** Records to use **
★ ★ ★ ★ ★
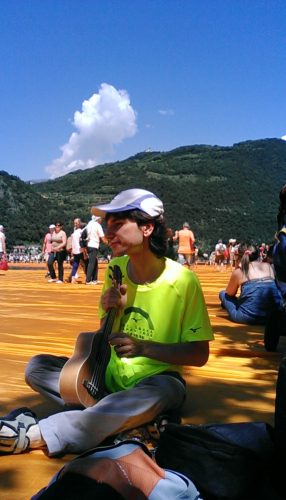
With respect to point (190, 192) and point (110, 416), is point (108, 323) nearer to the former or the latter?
point (110, 416)

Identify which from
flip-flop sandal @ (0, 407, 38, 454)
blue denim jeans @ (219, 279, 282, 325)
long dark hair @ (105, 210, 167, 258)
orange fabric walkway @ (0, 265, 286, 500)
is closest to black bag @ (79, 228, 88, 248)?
orange fabric walkway @ (0, 265, 286, 500)

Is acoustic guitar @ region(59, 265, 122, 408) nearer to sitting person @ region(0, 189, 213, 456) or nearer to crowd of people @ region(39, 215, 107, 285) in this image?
sitting person @ region(0, 189, 213, 456)

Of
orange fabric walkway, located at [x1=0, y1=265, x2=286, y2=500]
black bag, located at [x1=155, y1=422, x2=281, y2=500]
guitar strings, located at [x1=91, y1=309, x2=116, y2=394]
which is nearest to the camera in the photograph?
black bag, located at [x1=155, y1=422, x2=281, y2=500]

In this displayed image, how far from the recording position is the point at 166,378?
2.52 m

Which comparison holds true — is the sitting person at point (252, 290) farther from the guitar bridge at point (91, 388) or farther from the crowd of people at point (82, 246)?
the crowd of people at point (82, 246)

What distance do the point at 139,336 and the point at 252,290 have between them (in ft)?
11.0

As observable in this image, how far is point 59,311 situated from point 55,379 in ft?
15.1

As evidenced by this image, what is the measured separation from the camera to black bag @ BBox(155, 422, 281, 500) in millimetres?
1816

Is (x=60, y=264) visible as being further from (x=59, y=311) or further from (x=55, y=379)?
(x=55, y=379)

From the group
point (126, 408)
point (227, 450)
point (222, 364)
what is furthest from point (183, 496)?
point (222, 364)

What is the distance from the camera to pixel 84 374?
2.42m

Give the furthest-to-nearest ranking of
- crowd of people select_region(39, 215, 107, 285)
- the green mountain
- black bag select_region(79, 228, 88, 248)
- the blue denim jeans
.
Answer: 1. the green mountain
2. black bag select_region(79, 228, 88, 248)
3. crowd of people select_region(39, 215, 107, 285)
4. the blue denim jeans

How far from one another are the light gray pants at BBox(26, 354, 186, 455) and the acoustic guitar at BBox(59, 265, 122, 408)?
8 centimetres

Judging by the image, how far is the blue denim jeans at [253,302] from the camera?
221 inches
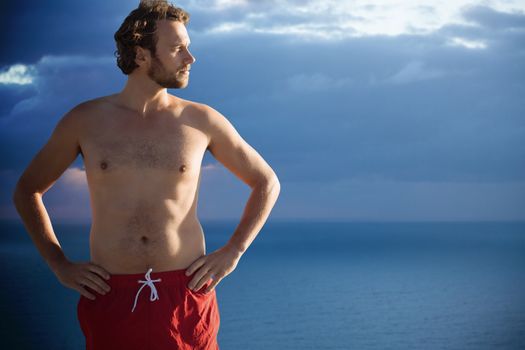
★ ★ ★ ★ ★
** Work instructions **
Count the lines in the records above that contain the string "person". Reply with the number alone.

** Solution to this exercise **
3